-------- EXERCISE PASSAGE

Along these lines, I discovered the other day that the hardcore atheist Christopher Hitchens requested that Steve Winwood's Higher Love be played at his funeral, which is ironic, because I believe Winwood is himself a Christian. Gemini?

Yes, Steve Winwood is a Christian. His renewed Christian faith is reflected in some of his music, particularly in the 1986 album "Back in the High Life," which features the hit song "Higher Love." This song contains spiritual themes and alludes to a return to faith.

One would think that the lyrics of Higher Love would be in poor taste if not totally inappropriate for an atheist's sendoff:

Think about it, there must be higher love / Down in the heart or hidden in the stars above / Without it, life is wasted time 

Is Hitchens trolling us from the grave?

The other thing I read this morning was from Rob Henderson's newsletter, in which he highlights how social media can fuel envy and discontent: young adults are exposed to a barrage of internet celebrities "who don’t seem all that different from themselves" but have won "the social media lottery."

Imagine you’re 22 or 23, just out of college, and scrolling through Instagram. You see someone your age who looks like you and has a similar level of intelligence or talent (maybe the person has no talent at all), but they’re making a living as an influencer.....

Young people might think, “Why not me? Why can’t I have that kind of job?” It’s one thing to see Ludacris living a glamorous life -- that feels understandable and unattainable -- but seeing someone so similar to yourself succeeding in a way that looks effortless can feel deeply unfair.... 
This is because similarity is one of the strongest predictors of whether you envy someone. The people you envy are those that you could imagine yourself being. The key components are similarity, and achievement in a domain that is relevant to yourself.... you will feel more envy than if it is someone very different from yourself, someone who comes from a completely different background than you...

Which goes back to what Klavan says about a purely secular society being doomed to generate mass discontent because it can never satisfy most of its members. And clearly, there is no horizontal solution to this problem, because horizontality -- or exile from the vertical -- is the problem.

Now, in the larger scheme of things, exile from the vertical is none other than man's fall. Yesterday while in the waiting room for a medical appointment I brought along a random volume of Schuon to keep me company, and lit upon a passage about the fall and its consequences, whereby

the link with the divine Source was broken and became invisible; the world became suddenly external to Adam, things became opaque and heavy, they became like unintelligible hostile fragments. This drama is always repeating itself anew, in collective history as well as in the life of individuals.

----------------
-------- DATA TO EXAMINE

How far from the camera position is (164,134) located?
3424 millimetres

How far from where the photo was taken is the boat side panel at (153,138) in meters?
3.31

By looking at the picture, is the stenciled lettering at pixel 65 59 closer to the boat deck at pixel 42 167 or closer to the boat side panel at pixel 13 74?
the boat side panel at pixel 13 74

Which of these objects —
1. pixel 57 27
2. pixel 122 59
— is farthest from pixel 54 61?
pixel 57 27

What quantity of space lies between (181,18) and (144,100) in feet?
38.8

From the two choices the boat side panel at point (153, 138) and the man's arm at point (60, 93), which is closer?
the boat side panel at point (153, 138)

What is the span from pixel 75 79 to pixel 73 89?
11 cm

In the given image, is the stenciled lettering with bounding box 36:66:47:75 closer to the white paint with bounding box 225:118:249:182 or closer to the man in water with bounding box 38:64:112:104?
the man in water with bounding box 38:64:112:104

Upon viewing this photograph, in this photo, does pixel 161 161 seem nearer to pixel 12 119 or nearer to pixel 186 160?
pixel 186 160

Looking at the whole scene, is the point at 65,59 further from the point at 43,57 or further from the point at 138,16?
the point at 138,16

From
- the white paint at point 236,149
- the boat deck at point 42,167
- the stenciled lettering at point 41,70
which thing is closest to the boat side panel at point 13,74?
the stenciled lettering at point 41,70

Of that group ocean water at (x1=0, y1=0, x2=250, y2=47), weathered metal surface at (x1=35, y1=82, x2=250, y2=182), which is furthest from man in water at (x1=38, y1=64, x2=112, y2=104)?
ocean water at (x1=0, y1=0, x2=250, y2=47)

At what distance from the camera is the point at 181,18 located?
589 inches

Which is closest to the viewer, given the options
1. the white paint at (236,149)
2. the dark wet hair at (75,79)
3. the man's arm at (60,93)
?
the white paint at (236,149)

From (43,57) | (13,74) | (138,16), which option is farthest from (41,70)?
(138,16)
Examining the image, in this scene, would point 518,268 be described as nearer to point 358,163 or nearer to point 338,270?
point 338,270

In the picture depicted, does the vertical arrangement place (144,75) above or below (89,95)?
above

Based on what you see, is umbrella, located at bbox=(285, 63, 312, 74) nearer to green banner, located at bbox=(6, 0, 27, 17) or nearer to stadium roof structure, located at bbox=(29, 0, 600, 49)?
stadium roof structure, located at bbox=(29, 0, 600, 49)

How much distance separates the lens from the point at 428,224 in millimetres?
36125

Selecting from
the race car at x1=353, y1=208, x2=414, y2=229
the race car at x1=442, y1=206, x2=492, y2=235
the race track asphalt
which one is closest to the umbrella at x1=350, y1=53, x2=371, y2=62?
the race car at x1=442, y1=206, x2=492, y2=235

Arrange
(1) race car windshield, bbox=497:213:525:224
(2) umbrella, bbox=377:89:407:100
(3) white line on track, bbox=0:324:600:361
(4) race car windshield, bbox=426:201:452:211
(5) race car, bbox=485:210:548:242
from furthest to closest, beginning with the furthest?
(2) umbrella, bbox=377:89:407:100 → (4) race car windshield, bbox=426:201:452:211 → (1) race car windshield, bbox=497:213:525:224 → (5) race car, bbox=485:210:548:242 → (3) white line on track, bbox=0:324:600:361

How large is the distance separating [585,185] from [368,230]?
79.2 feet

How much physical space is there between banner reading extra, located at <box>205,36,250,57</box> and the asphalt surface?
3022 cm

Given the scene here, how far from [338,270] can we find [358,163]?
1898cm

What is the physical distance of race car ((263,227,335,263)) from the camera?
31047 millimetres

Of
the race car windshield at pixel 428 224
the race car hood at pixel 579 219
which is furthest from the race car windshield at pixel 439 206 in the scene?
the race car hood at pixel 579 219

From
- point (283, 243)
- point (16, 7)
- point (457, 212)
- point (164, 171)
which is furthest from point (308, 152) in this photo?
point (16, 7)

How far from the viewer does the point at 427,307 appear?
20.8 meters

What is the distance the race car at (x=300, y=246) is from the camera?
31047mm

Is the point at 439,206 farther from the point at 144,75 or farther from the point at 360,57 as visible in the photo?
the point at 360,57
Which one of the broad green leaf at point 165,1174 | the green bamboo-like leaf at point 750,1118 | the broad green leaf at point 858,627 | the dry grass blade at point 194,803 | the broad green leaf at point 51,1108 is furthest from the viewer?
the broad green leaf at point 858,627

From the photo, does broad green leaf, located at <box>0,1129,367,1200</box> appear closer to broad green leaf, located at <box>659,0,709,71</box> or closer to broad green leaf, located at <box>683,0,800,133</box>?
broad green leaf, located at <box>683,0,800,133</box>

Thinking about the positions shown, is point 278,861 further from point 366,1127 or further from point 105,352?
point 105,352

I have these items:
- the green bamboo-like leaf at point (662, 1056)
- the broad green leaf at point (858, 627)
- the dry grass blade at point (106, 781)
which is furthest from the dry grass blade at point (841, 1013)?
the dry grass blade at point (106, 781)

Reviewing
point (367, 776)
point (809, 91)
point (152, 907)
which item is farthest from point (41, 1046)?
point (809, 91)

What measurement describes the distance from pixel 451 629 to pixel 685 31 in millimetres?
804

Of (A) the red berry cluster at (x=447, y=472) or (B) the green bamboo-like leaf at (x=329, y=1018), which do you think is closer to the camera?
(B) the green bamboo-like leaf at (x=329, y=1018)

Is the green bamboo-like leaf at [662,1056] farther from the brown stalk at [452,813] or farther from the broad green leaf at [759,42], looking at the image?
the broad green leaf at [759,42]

----------------

## HOW TO COMPLETE THIS TASK
Answer these questions about the essay above.
1. What song did Christopher Hitchens request for his funeral?
2. According to Rob Henderson's newsletter, what is one of the strongest predictors of whether you envy someone?
3. Where was the writer when reading the volume of Schuon?
These lines come from a separate source.

## WRITTEN SOLUTION
1. Steve Winwood's "Higher Love"
2. Similarity
3. In the waiting room for a medical appointment